THE SURPRISING JOY OF OLD AGE – REALLY?
A recent article in Time magazine (September 17, 2018, Jeffrey Kluger, author) takes a refreshing look at aging and happiness. Good for Jeffrey! It’s a creative and affirming article which re-enforces what many of us have been saying around the theme “Celebrating God’s gift of Aging!”
It reports on a 2006 study of a group of 30 year olds and a group of 70 year olds who were asked which of the two groups was likely to be happier. Both of them chose the 30 year olds. However, when those two groups were asked about their own happiness level, guess what, the 70 year olds came out on top! Other experts on aging have long been reporting that old age is often reported as a time defined, “not by sorrow, dread, and regret, but rather by peace, gratitude, and fulfillment.”
Another interesting tidbit shared is that, perhaps surprising as well, is that the middle-ager tends to be the most miserable, as compared to children and older adults. Life satisfaction tends to follow a U-shaped course, with the youngsters and the oldsters being content, celebrative, and satisfied. This is reported in the book, “The Happiness Curve”, by author Jonathan Rauch. (May, 2018).
What might these statistics and findings say as to how congregations are “treating” older adult ministries? Might these findings be a strong indication that we older adults need to spend more time with the youngsters in order to continue to train and model a more positive and celebrative ministry style of living? Might we oldsters consider how we can model and rub ministry shoulders with our own kids and other middle-aged people to help develop a more positive view of living for and with them?
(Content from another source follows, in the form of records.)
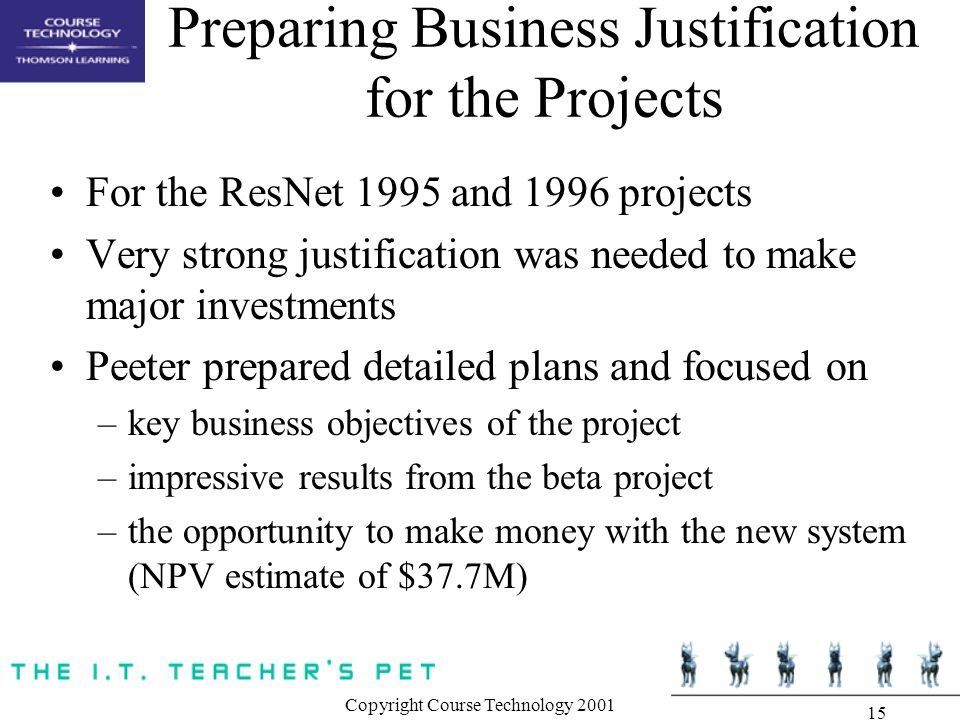 Copyright Course Technology 2001 15 Preparing Business Justification for the Projects For the ResNet 1995 and 1996 projects Very strong justification was needed to make major investments Peeter prepared detailed plans and focused on –key business objectives of the project –impressive results from the beta project –the opportunity to make money with the new system (NPV estimate of $37.7M)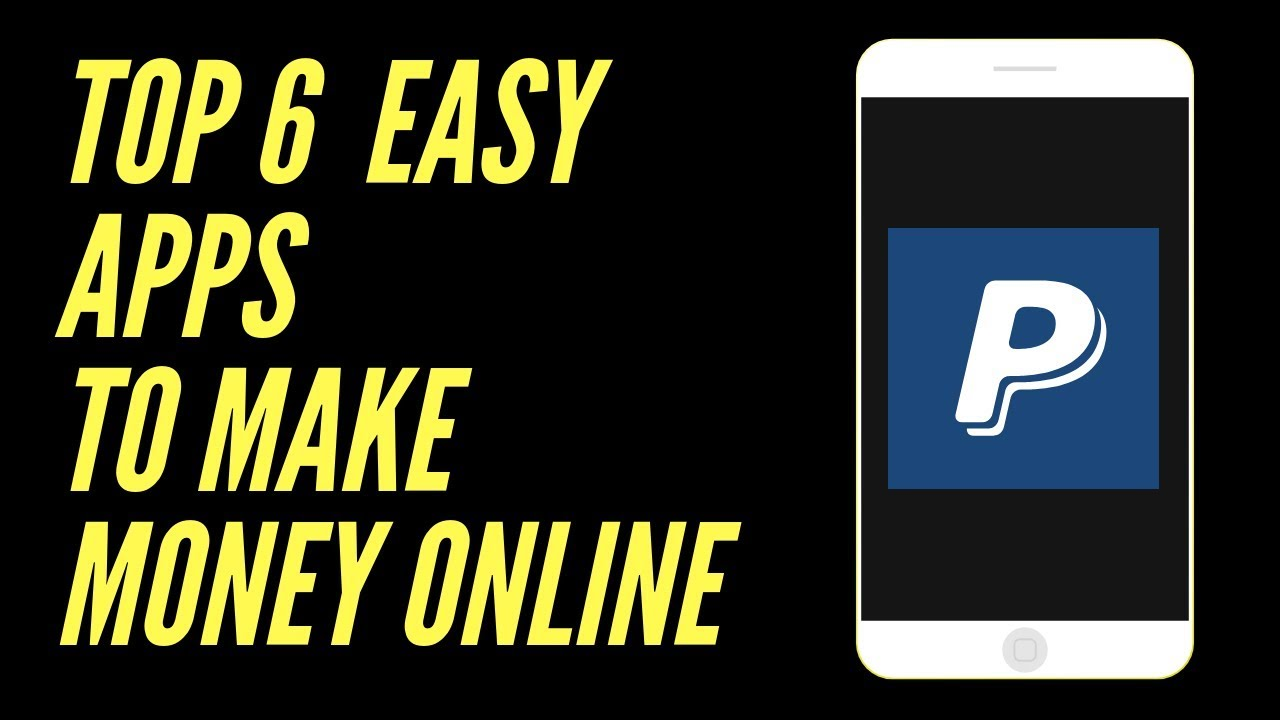 Top 6 Easy Apps To Make Money Online 2019 That Pays With Paypal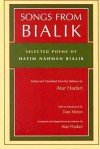 Songs from Bialik: Selected Poems - Hayyim Nahman Bialik, Dan Miron, Atar Hadari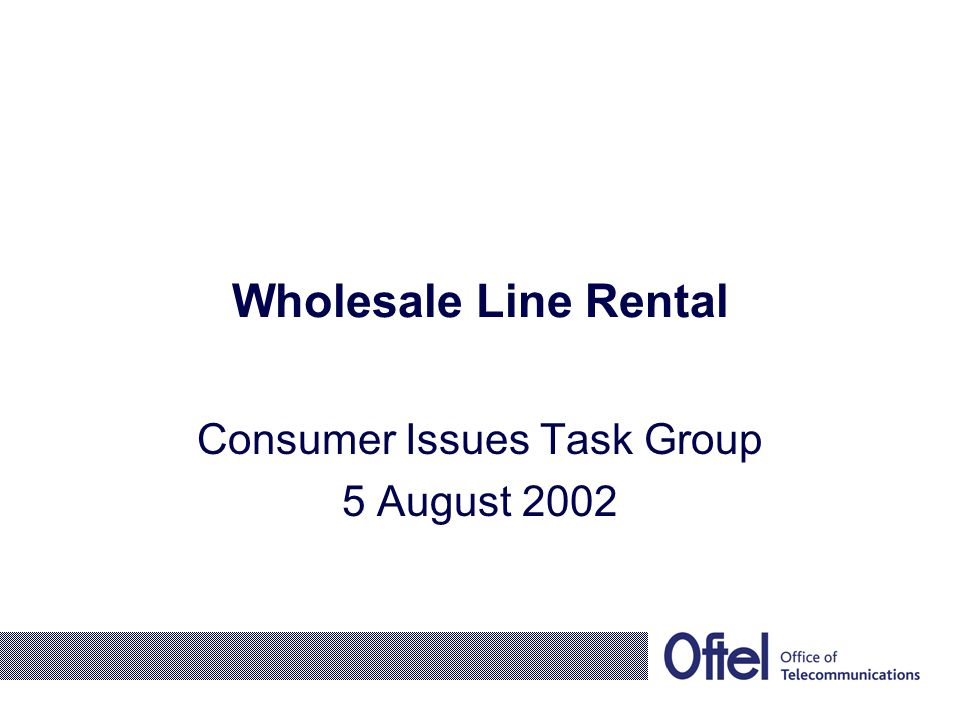 Wholesale Line Rental Consumer Issues Task Group 5 August 2002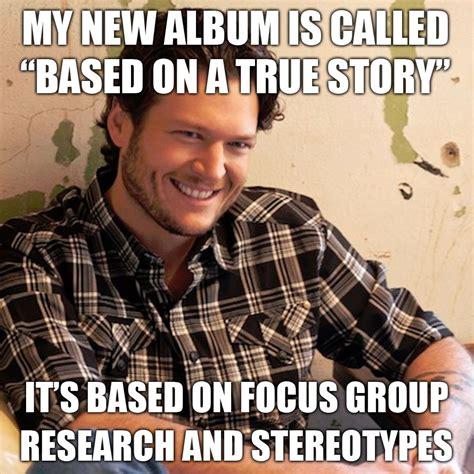 Blake Shelton Meme - farce the music monday morning memes blake shelton florida georgia line etc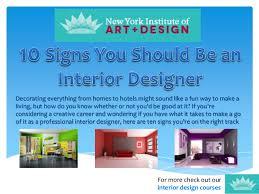 how to become a home interior designer nyiad interior design 10 signs you should be an interior designer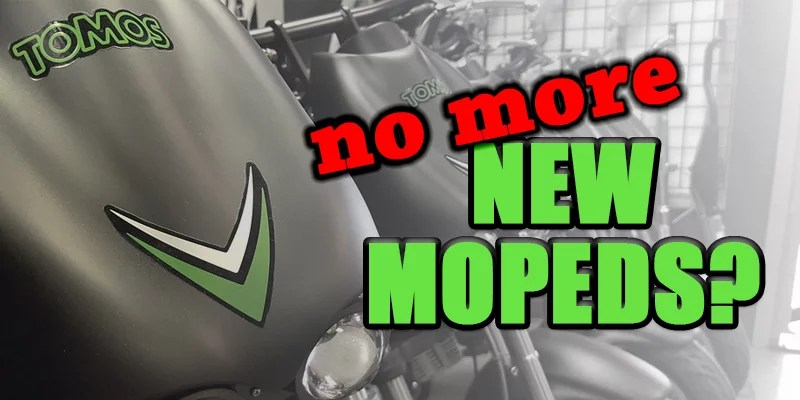 No more new mopeds?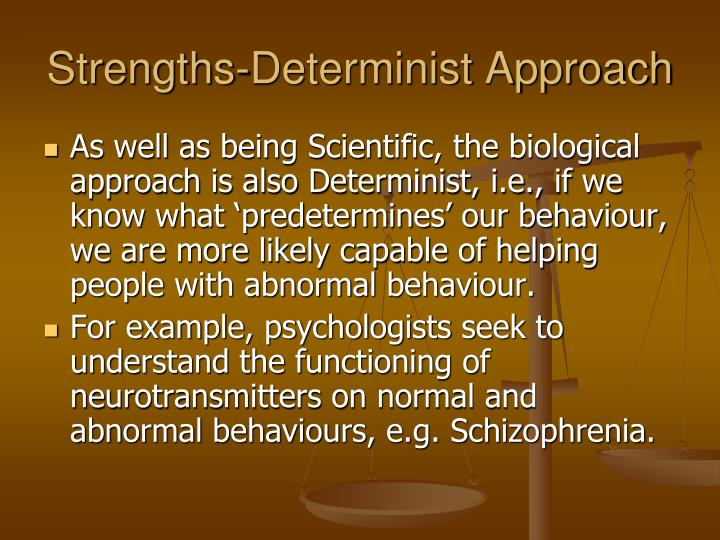 Strengths-Determinist Approach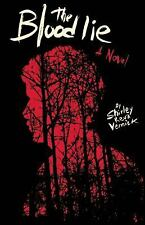 The Blood Lie by Shirley Reva Vernick (2011, Hardcover)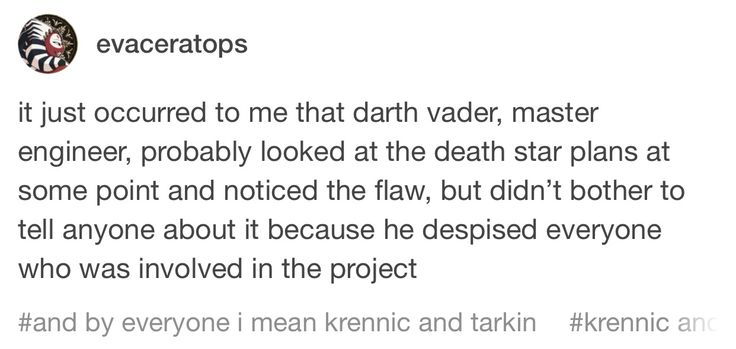 """""""And by everyone I mean Krennic and Tarkin"""""""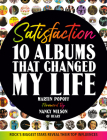 Satisfaction: 10 Albums That Changed My Life Cover Image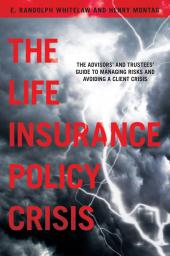 The Life Insurance Policy Crisis: The Advisors and Trustees Guide to Managing Risks and Avoiding a Client Crisis cover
Perhaps we older folks need to be more intentional about changing our lifestyle pace from being “do-ers” to being “be-ers” ; that is, to share our gifts of listening, modeling, coaching, and encourAGING from the sidelines in order for the youngest and the middle agers to learn and develop positive attitudes towards and with each other. Now that could be both challenging and rewarding as we oldsters share the satisfaction we have developed by celebrating and serving others in the Lord!
A final quote from the article: “Yes, death is nonnegotiable…something that can only be delayed, never avoided. It’s a mercy, then, that when we do reach the end, so many of us arrive there smarter, calmer, and even smiling!” And as we as God’s people move on to our heavenly home, we rest assured that the Lord has used us to serve and to celebrate with the younger, the middle, and certainly with our peers. May we all keep celebrating the joy of aging, in the Lord, whatever age we are!